==== Selected excerpt

There is no obstruction, the woods, where is now James City, have all been cleared away to prevent it. The vessels in the harbor are displaying their flags; the rivers are whitened with their sails and rippled by the gentle breeze, reflecting the rays of the sun appear like a bed of crystals—on the wharves there are bustle and activity—vessels unloading and reloading. Up the Trent on the south side are cultivated fields and beautiful groves. On the north side, skirting the land, is the wide marsh dotted here and there, with a purple or brown tree, flowers on a green carpet stretching up to Clermont, the home of the Moores and the Spaights, beyond it the home of the Bryces and Gastons; with the division of a creek only, Pembrook, the home of the Nashes. The British standard is floating out lazily in the light wind, or hanging idly against the staff in the dreary atmosphere and reaching high about the Palace. As the banner is raised or lowered the town is shaken with the thunders of artillery and with it the drum announces the rising of the sun and closing of the day.

========
==== Data listing

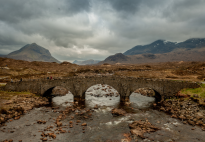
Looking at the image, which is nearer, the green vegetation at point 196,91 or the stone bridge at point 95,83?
the green vegetation at point 196,91

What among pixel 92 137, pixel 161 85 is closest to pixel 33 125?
pixel 92 137

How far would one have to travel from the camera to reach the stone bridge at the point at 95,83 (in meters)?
29.8

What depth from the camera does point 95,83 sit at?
32.3m

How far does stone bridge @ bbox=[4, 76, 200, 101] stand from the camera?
97.7 feet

========

## [Written problem 1]
Name every family whose home is mentioned in the passage describing the view of the town and its rivers.
## [Written problem 2]
In the records, take the stretch from the line containing "What among pixel" through the end of the records. Reproduce it with the requests unchanged, but add 74 to every number in the answers, both the pixel coordinates and the distances.

## [Exercise output 1]
Moores, Spaights, Bryces, Gastons, Nashes

## [Exercise output 2]
What among pixel 92 137, pixel 161 85 is closest to pixel 33 125?
pixel 166 211

How far would one have to travel from the camera to reach the stone bridge at the point at 95,83 (in meters)?
103.8

What depth from the camera does point 95,83 sit at?
106.3m

How far does stone bridge @ bbox=[4, 76, 200, 101] stand from the camera?
171.7 feet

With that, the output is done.